戦わなくても家畜や植物が感染している可能性を考えたらいつ隣の人がゾンビになるかも分からんと。
「……そろそろ十分な気がしてきたが、他にもあるんだろ?」
「はい。『自分の骨や内臓などを武器に使う』」
「骨投げてきたりすんの?」
「他のパーツで修理できるなら有効な武器になりそうですよね。『腸ロープによる捕縛』とか書いてあります」
確かに長いけどさ。接触感染なら、それで感染もするんだよな。かなり有効な武器だ。
「『精神共有していて自己犠牲を厭わないワンフォーオールの精神』」
増える時点で個々の意識があるのはおかしいから群体生物なのはありえそうにしても、正に恐怖の軍団だな。
「『銃などの科学兵器を使う』」
ああ、ここまで来ると使いそうではある。銃はともかく、車がヤバいな。
「『ネットを使って世論操作』してくる」
「タチ悪っ!?」
「『組織的な軍事行動』、『独自の社会構造を持ち、自らの改善・最適化を行い続ける』、『人類側に潜伏する』」
「どうしようもねえな」
そこまで行くと対処方法がない。
「アレだろ? ネット上でゾンビでも話し合えば分かり合えますとか言い出すアホを装うんだろ?」
「ゾンビを殺してもなんとも思わないんですか、とかですね。アカウントハックくらいしてきそうです」
なんとも思わねえよ、そんな化け物。あっという間に一大勢力になって人類駆逐されるわ。
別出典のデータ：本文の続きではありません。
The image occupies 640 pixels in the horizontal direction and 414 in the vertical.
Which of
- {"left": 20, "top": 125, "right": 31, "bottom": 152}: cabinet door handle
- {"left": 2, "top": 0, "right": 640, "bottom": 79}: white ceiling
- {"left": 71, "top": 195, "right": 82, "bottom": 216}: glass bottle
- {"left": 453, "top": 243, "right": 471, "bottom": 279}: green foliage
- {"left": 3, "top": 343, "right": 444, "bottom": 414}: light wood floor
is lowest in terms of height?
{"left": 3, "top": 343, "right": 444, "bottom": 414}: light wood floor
「あー、すでに対応不可能な気がしないでもないが、増える以外で生命体としての全体方針とか持ってたりするのか? 内容によっては話し合う余地があるかもしれん」
「人類の完全抹殺」
「ゲームオーバーです」
滅亡決定。
「ええー、そこを上手い事考えてくださいよー」
「……まあ、学校からの脱出くらいは可能かもしれんな。その先になんの未来もないが」
感染対象が人類だけじゃないなら家畜として生きていくのすら難しい。完全同化する未来しか見えない。核戦争より絶滅必至な状態かもしれない。
何がヤバいって、ネット利用できるのがヤバい。本格的なネガティブキャンペーン組まれただけでアウトだ。
「要するにお蔵入りするには理由があるって事だな。何事もほどほどが良いと」
トマトちゃんなら生き残ってしまいそうだが、その場合でも人類は死滅しているだろう。地球上にトマトちゃん一人が君臨する未来が訪れるだけだ。
初期案だと、これに加えてゾンビが渡辺だったわけだろ? 無理に決まっとるがな。